Even when Marcel Desailly was shown a second yellow card in the second half, leaving France to play the final twenty minutes with ten men, the host’s defensive structure refused to buckle. In stoppage time, with Brazil throwing everyone forward, Emmanuel Petit raced clear on a counter-attack to calmly slot home the third goal, sealing an emphatic 3-0 demolition. The final whistle didn’t just signal a football victory; it sparked an historic, million-person celebration on the Champs-Élysées that united the entire country.
When we look back at the individual honors of that tournament, the official Golden Ball was awarded to Brazil’s Ronaldo for his stellar performances across the entire month. Yet, in the eyes of the global public and football historians, Zidane’s performance in the final permanently established him as the definitive protagonist of the 1998 World Cup. He became the ultimate poster boy for a new, multicultural France, his face projected onto the Arc de Triomphe alongside the words “Merci Zizou.”
However, I believe we must shift the tactical spotlight away from the attacking glamour and give the ultimate praise to the true foundation of Jacquet’s success: the legendary back four of Lilian Thuram, Laurent Blanc, Marcel Desailly, and Bixente Lizarazu, flawlessly shielded by Didier Deschamps.
While Zidane provided the crowning glory in the final, this defensive unit was the unbreakable engine that kept the dream alive during the dark days of his suspension. To navigate a seven-game World Cup tournament while conceding only two total goals, one of which was a penalty in the group stage, is an astonishing feat of defensive engineering. They provided the structural security that allowed France to survive their lack of a clinical, elite center-forward, proving that while attackers win matches, an historically elite defense is what ultimately wins world championships.

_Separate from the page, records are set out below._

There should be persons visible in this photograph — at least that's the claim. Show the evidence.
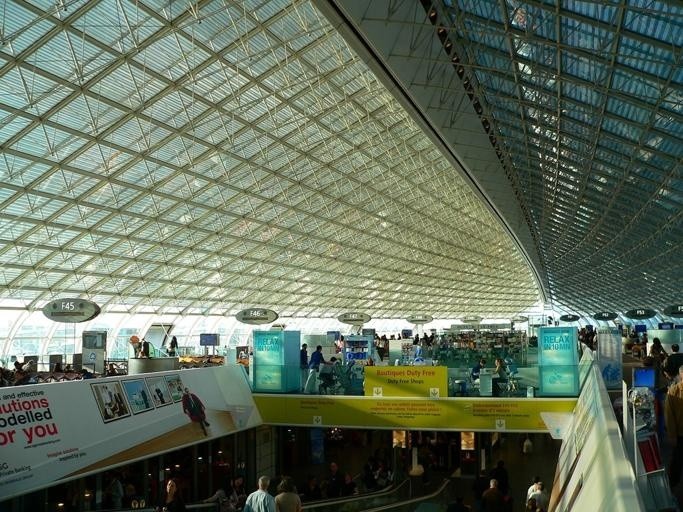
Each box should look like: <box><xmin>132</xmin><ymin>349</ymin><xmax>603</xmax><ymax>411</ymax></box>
<box><xmin>578</xmin><ymin>323</ymin><xmax>683</xmax><ymax>512</ymax></box>
<box><xmin>102</xmin><ymin>470</ymin><xmax>187</xmax><ymax>511</ymax></box>
<box><xmin>238</xmin><ymin>347</ymin><xmax>249</xmax><ymax>360</ymax></box>
<box><xmin>167</xmin><ymin>335</ymin><xmax>179</xmax><ymax>356</ymax></box>
<box><xmin>0</xmin><ymin>352</ymin><xmax>117</xmax><ymax>387</ymax></box>
<box><xmin>203</xmin><ymin>462</ymin><xmax>357</xmax><ymax>511</ymax></box>
<box><xmin>363</xmin><ymin>438</ymin><xmax>508</xmax><ymax>510</ymax></box>
<box><xmin>183</xmin><ymin>387</ymin><xmax>210</xmax><ymax>436</ymax></box>
<box><xmin>525</xmin><ymin>477</ymin><xmax>548</xmax><ymax>511</ymax></box>
<box><xmin>297</xmin><ymin>330</ymin><xmax>527</xmax><ymax>396</ymax></box>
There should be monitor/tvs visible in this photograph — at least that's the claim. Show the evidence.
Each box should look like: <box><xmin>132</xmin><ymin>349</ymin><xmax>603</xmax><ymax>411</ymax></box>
<box><xmin>83</xmin><ymin>332</ymin><xmax>105</xmax><ymax>349</ymax></box>
<box><xmin>635</xmin><ymin>325</ymin><xmax>646</xmax><ymax>332</ymax></box>
<box><xmin>402</xmin><ymin>329</ymin><xmax>412</xmax><ymax>336</ymax></box>
<box><xmin>328</xmin><ymin>331</ymin><xmax>340</xmax><ymax>340</ymax></box>
<box><xmin>632</xmin><ymin>367</ymin><xmax>658</xmax><ymax>388</ymax></box>
<box><xmin>200</xmin><ymin>334</ymin><xmax>217</xmax><ymax>346</ymax></box>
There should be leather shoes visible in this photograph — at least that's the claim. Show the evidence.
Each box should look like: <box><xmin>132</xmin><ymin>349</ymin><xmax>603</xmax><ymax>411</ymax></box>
<box><xmin>203</xmin><ymin>422</ymin><xmax>209</xmax><ymax>436</ymax></box>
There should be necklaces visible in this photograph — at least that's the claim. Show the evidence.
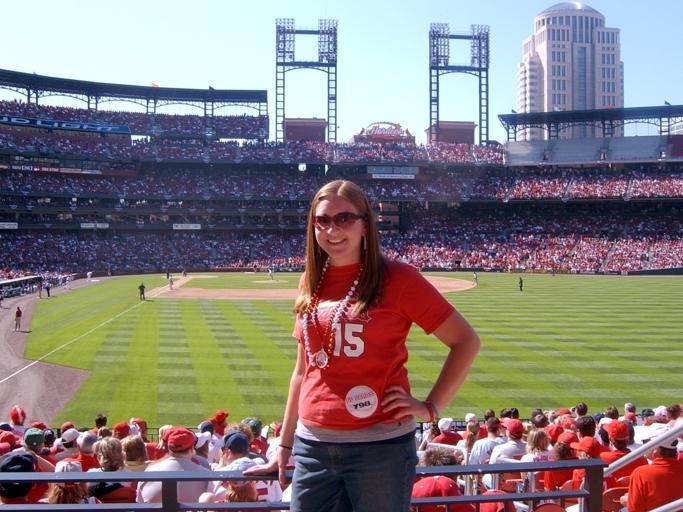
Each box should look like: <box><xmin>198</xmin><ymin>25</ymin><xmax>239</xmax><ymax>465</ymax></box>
<box><xmin>300</xmin><ymin>255</ymin><xmax>366</xmax><ymax>373</ymax></box>
<box><xmin>312</xmin><ymin>281</ymin><xmax>350</xmax><ymax>369</ymax></box>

Ultimately, France’s 1998 World Cup triumph stands as one of the most culturally significant and emotionally resonant sports stories of the 20th century. It was a campaign that beautifully balanced intense, high-stakes tribulation with ultimate, golden triumph. By weathering the storm of Zidane’s early suspension, relying on an unyielding defensive identity, and finding heroes in the most unlikely moments, Les Bleus didn’t just capture a gold-plated trophy; they permanently altered the sociopolitical and sporting landscape of their country forever.